GOAL: Pull out each line of the entries that contains the string "vegetation", counting a match only when the case agrees.

DATA SECTION:
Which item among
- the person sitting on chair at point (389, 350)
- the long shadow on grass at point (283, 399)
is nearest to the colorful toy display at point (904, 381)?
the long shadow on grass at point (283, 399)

---

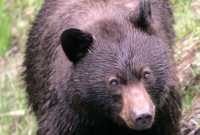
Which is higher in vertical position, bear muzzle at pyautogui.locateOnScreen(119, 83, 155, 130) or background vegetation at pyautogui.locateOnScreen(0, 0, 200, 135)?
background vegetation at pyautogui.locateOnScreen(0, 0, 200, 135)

RESPONSE TO THIS TASK:
Which is higher in vertical position, bear muzzle at pyautogui.locateOnScreen(119, 83, 155, 130) or background vegetation at pyautogui.locateOnScreen(0, 0, 200, 135)?
background vegetation at pyautogui.locateOnScreen(0, 0, 200, 135)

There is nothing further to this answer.